[[ Selected text open ]]

Potassium is a mineral that helps the kidneys function normally. It also plays a key role in cardiac, skeletal, and smooth muscle contraction, making it an important nutrient for normal heart, digestive, and muscular function. A diet high in potassium from fruits, vegetables, and legumes is generally recommended for optimum heart health.
Having too much potassium in the blood is called hyperkalemia and having too little in the blood is known as hypokalemia. Proper balance of potassium in the body depends on sodium. Therefore, excessive use of sodium may deplete the body's stores of potassium. Other conditions that can cause potassium deficiency include diarrhea, vomiting, excessive sweating, malnutrition, and use of diuretics. In addition, coffee and alcohol can increase the amount of potassium excreted in the urine. Adequate amounts of magnesium are also needed to maintain normal levels of potassium.

[[ Selected text closed ]]
[[ Raw data open ]]

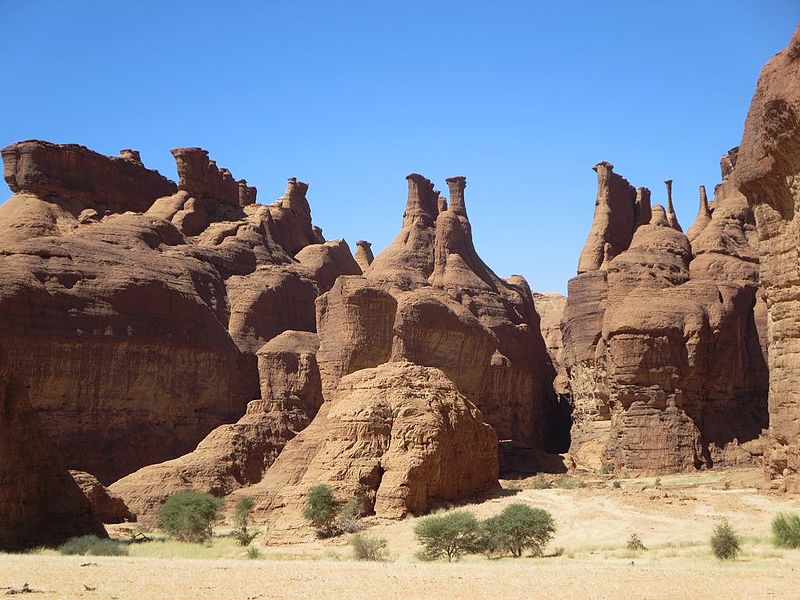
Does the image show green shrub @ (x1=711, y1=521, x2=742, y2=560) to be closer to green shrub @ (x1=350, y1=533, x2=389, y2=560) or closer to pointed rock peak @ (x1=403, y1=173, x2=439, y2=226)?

[[ Raw data closed ]]

▶ Exercise A:
Decide whether each statement below agrees with the passage on potassium. For each, answer yes or no and quote the words from the passage that settle it.
(i) Coffee and alcohol can raise the amount of potassium lost in the urine.
(ii) Having too little potassium in the blood is called hyperkalemia.
(iii) The body's proper balance of potassium depends on calcium.
▶ Exercise B: Write the next part of the passage on potassium, beginning after its final sentence.

▶ Written answer A:
(i) Yes: "coffee and alcohol can increase the amount of potassium excreted in the urine."
(ii) No: "having too little in the blood is known as hypokalemia."
(iii) No: "Proper balance of potassium in the body depends on sodium."

▶ Written answer B:
For most people, a healthy diet rich in vegetables and fruits provides all of the potassium needed. The elderly are at high risk for developing hyperkalemia due to decreased kidney function that often occurs as one ages. Older people should be careful when taking medication that may further affect potassium levels in the body, such as nonsteroidal anti-inflammatories (NSAIDs) and ACE inhibitors (see section on Interactions for additional information). Taking potassium supplements, at any age, should only be done under the guidance of a healthcare provider.
Because of the potential for side effects and interactions with medications, dietary supplements should be taken only under the supervision of a knowledgeable healthcare provider. In the case of potassium, this is particularly important in the elderly.
Diarrhea and nausea are two common side effects from potassium supplements. Other potential adverse effects include muscle weakness, slowed heart rate, and abnormal heart rhythm.
Excessive amounts of the herb licorice (not licorice candy) and caffeine-containing herbs (such as cola nut, guarana, and possible green and black tea) can lead to loss of potassium.
Potassium must not be used by people with hyperkalemia.
If you are currently being treated with any of the following medications, you should not use potassium without first talking to your healthcare provider.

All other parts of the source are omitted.